What is expected: Quote each of the items below word for word, omitting the pictures.

==================================================

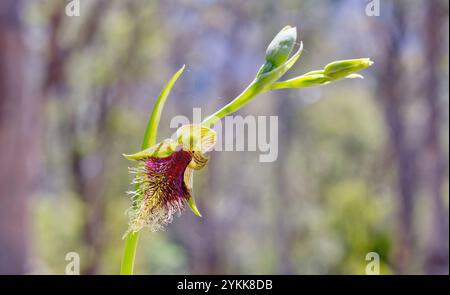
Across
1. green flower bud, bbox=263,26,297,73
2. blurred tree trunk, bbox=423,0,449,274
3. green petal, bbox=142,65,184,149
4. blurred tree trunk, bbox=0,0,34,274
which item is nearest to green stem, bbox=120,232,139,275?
green petal, bbox=142,65,184,149

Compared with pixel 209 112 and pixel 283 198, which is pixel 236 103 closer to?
pixel 209 112

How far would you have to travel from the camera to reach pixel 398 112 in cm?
698

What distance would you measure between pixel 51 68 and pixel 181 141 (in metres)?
5.60

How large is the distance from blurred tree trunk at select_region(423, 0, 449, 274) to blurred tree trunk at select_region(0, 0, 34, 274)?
130 inches

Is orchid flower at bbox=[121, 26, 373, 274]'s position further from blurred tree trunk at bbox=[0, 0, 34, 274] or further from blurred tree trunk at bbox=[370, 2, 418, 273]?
blurred tree trunk at bbox=[370, 2, 418, 273]

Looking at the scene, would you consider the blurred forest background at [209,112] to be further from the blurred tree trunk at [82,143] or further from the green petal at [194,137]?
the green petal at [194,137]

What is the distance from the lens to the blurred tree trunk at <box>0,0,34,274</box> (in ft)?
12.4

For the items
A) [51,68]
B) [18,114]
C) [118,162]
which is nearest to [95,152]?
[118,162]

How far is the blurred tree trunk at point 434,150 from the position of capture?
16.0 ft

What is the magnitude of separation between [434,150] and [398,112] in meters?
1.40

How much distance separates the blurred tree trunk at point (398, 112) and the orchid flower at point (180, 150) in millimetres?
5683

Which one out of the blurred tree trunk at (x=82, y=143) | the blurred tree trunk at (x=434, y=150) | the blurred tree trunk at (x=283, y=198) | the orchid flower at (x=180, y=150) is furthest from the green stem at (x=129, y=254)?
the blurred tree trunk at (x=283, y=198)
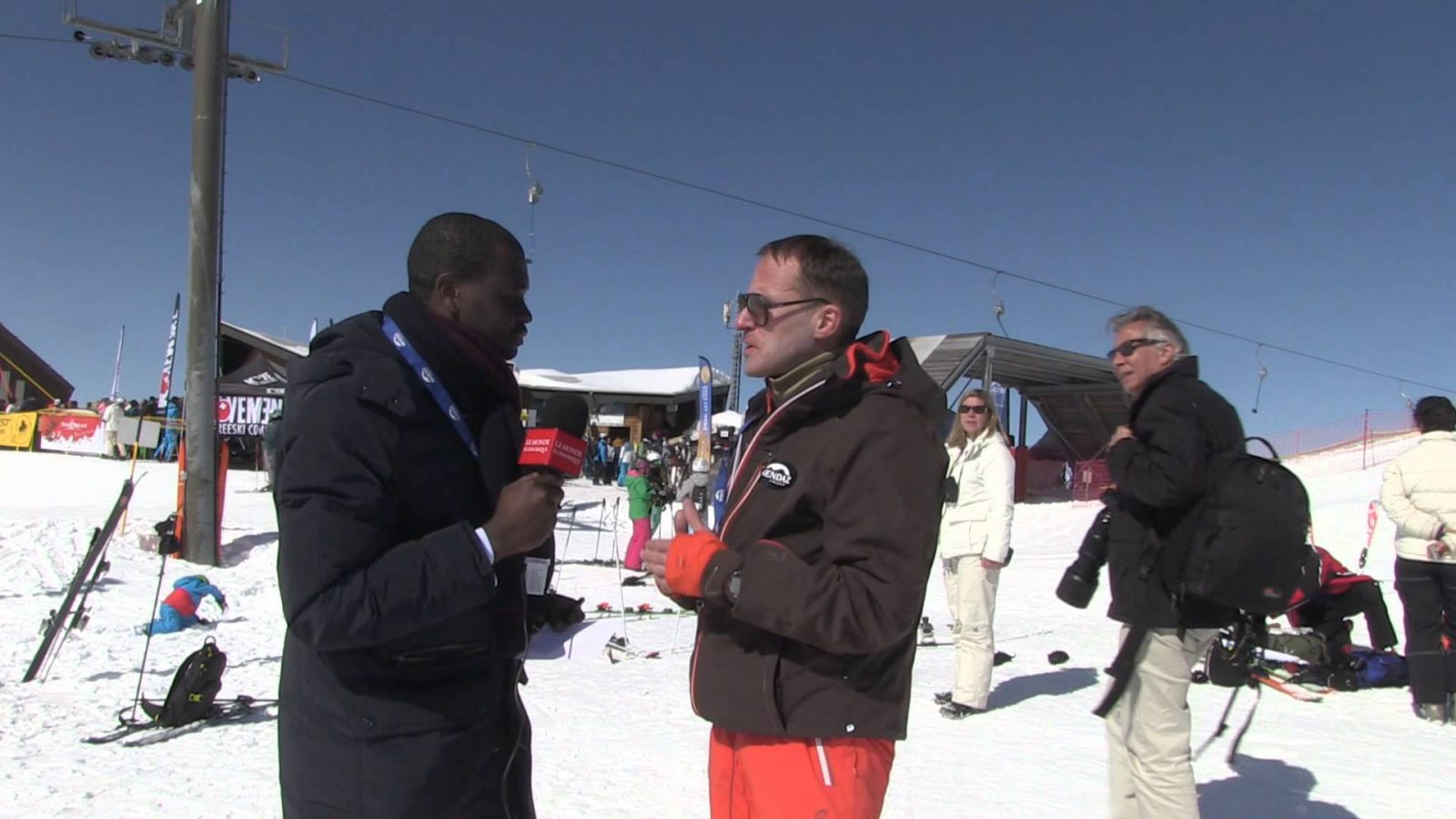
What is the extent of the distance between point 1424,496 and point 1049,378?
17354 millimetres

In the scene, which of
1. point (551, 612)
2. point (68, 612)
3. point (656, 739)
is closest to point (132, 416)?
point (68, 612)

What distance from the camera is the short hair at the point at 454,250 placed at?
187 cm

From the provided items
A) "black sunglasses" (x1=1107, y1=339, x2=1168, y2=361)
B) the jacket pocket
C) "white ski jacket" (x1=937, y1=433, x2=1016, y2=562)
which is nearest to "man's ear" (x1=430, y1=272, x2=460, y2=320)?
the jacket pocket

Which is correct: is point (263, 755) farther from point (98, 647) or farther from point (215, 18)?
point (215, 18)

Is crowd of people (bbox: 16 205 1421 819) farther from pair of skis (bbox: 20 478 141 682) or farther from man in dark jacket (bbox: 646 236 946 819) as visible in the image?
pair of skis (bbox: 20 478 141 682)

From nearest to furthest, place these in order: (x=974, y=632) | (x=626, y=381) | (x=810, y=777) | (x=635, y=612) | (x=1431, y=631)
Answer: (x=810, y=777) < (x=974, y=632) < (x=1431, y=631) < (x=635, y=612) < (x=626, y=381)

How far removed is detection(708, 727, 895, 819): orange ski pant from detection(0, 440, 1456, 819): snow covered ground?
2250 mm

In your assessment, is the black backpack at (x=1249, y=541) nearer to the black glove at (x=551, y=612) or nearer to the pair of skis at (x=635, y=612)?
the black glove at (x=551, y=612)

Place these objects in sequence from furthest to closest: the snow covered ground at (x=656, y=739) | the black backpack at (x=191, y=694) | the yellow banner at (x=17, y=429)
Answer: the yellow banner at (x=17, y=429), the black backpack at (x=191, y=694), the snow covered ground at (x=656, y=739)

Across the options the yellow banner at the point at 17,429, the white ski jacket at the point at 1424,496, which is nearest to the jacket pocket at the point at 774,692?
the white ski jacket at the point at 1424,496

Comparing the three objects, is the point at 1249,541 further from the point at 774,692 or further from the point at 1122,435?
the point at 774,692

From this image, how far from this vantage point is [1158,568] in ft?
10.2

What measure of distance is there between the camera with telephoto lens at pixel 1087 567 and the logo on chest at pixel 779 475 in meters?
2.15

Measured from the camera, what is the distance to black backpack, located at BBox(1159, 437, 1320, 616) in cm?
293
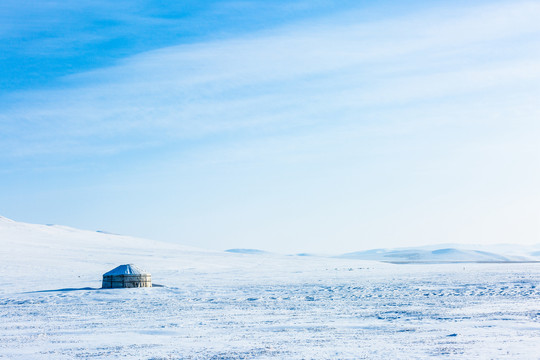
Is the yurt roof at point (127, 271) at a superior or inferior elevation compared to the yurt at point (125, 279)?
superior

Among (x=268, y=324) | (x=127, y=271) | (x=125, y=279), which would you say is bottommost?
(x=268, y=324)

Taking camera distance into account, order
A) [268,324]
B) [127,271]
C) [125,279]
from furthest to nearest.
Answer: [127,271], [125,279], [268,324]

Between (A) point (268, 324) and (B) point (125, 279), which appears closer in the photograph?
(A) point (268, 324)

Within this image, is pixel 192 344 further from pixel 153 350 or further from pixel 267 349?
pixel 267 349

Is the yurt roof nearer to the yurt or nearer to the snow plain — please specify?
the yurt

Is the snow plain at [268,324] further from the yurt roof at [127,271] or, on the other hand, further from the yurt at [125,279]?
the yurt roof at [127,271]

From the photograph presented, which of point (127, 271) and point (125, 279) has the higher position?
point (127, 271)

==================================================

Output of the task:
Across
1. green flower bud, bbox=263,26,297,73
2. blurred tree trunk, bbox=423,0,449,274
3. green petal, bbox=142,65,184,149
4. blurred tree trunk, bbox=0,0,34,274
which item is nearest to green stem, bbox=120,232,139,275?
green petal, bbox=142,65,184,149

Compared with pixel 209 112 and pixel 283 198, which is pixel 236 103 closer to?
pixel 209 112

How far would you have to travel from the camera to reach pixel 398 112 in cm?
698

What distance would you measure between pixel 51 68 and pixel 181 141 (in metres)?
5.60

How large is the distance from blurred tree trunk at select_region(423, 0, 449, 274) to blurred tree trunk at select_region(0, 0, 34, 274)?
130 inches

Is orchid flower at bbox=[121, 26, 373, 274]'s position further from blurred tree trunk at bbox=[0, 0, 34, 274] or further from blurred tree trunk at bbox=[370, 2, 418, 273]?
blurred tree trunk at bbox=[370, 2, 418, 273]

Looking at the scene, would you consider the blurred forest background at [209,112] to be further from the blurred tree trunk at [82,143] or further from the green petal at [194,137]?
the green petal at [194,137]

What is the distance from the lens to the blurred tree trunk at <box>0,0,34,274</box> (in ft)?
12.4

For the items
A) [51,68]
B) [18,114]
C) [118,162]
which is nearest to [95,152]?
[118,162]

How far is the blurred tree trunk at point 434,150 from the position of capture?
16.0 ft

What is the magnitude of separation between [434,150] and [398,112] in meters?
1.40

How much distance separates the blurred tree trunk at point (398, 112) and the orchid flower at point (180, 150) in millimetres?
5683

Which one out of the blurred tree trunk at (x=82, y=143) | the blurred tree trunk at (x=434, y=150) | the blurred tree trunk at (x=283, y=198) | the orchid flower at (x=180, y=150) is furthest from the green stem at (x=129, y=254)?
the blurred tree trunk at (x=283, y=198)
What is the extent of the distance between point 1424,496 and point 1049,378?
17354 millimetres

In the scene, which of
1. point (551, 612)
2. point (68, 612)
3. point (656, 739)
is closest to point (132, 416)?
point (68, 612)

What distance from the camera is the short hair at the point at 454,250 placed at?
187 cm

From the provided items
A) "black sunglasses" (x1=1107, y1=339, x2=1168, y2=361)
B) the jacket pocket
C) "white ski jacket" (x1=937, y1=433, x2=1016, y2=562)
which is nearest to "man's ear" (x1=430, y1=272, x2=460, y2=320)?
the jacket pocket

Which is correct: is point (263, 755) farther from point (98, 647) or farther from point (215, 18)?
point (215, 18)

Is crowd of people (bbox: 16 205 1421 819) farther from pair of skis (bbox: 20 478 141 682) or farther from man in dark jacket (bbox: 646 236 946 819) as visible in the image?
pair of skis (bbox: 20 478 141 682)

From nearest to furthest, place these in order: (x=974, y=632) | (x=626, y=381) | (x=810, y=777) | (x=635, y=612) | (x=1431, y=631)
Answer: (x=810, y=777) < (x=974, y=632) < (x=1431, y=631) < (x=635, y=612) < (x=626, y=381)

How far removed is detection(708, 727, 895, 819): orange ski pant from detection(0, 440, 1456, 819): snow covered ground?
2250 mm

In your assessment, is the black backpack at (x=1249, y=541) nearer to the black glove at (x=551, y=612) or nearer to the pair of skis at (x=635, y=612)?
the black glove at (x=551, y=612)

Place these objects in sequence from furthest to closest: the snow covered ground at (x=656, y=739) | the black backpack at (x=191, y=694) | the yellow banner at (x=17, y=429)
Answer: the yellow banner at (x=17, y=429), the black backpack at (x=191, y=694), the snow covered ground at (x=656, y=739)

Across the options the yellow banner at the point at 17,429, the white ski jacket at the point at 1424,496, which is nearest to the jacket pocket at the point at 774,692?
the white ski jacket at the point at 1424,496

Comparing the three objects, is the point at 1249,541 further from the point at 774,692 or further from the point at 1122,435?
the point at 774,692

From this image, how far from this vantage point is [1158,568] in ft?
10.2

What measure of distance is there between the camera with telephoto lens at pixel 1087 567 and the logo on chest at pixel 779 475 in meters?
2.15

Measured from the camera, what is the distance to black backpack, located at BBox(1159, 437, 1320, 616) in cm?
293
Is the yurt roof at point (127, 271) at a superior or inferior elevation compared to the yurt at point (125, 279)?
superior

Among (x=268, y=324) | (x=127, y=271) | (x=125, y=279), which would you say is bottommost?
(x=268, y=324)

Taking camera distance into account, order
A) [268,324]
B) [127,271]
C) [125,279]
from furthest to nearest.
Answer: [127,271], [125,279], [268,324]

Between (A) point (268, 324) and (B) point (125, 279), which appears closer in the photograph?
(A) point (268, 324)

Within this image, is pixel 192 344 further from pixel 153 350 or further from pixel 267 349?
pixel 267 349

Is the yurt roof nearer to the yurt or nearer to the snow plain — please specify?
the yurt

Is the snow plain at [268,324] further from the yurt roof at [127,271] or, on the other hand, further from the yurt at [125,279]?
the yurt roof at [127,271]

From the photograph presented, which of point (127, 271) and point (125, 279) has the higher position?
point (127, 271)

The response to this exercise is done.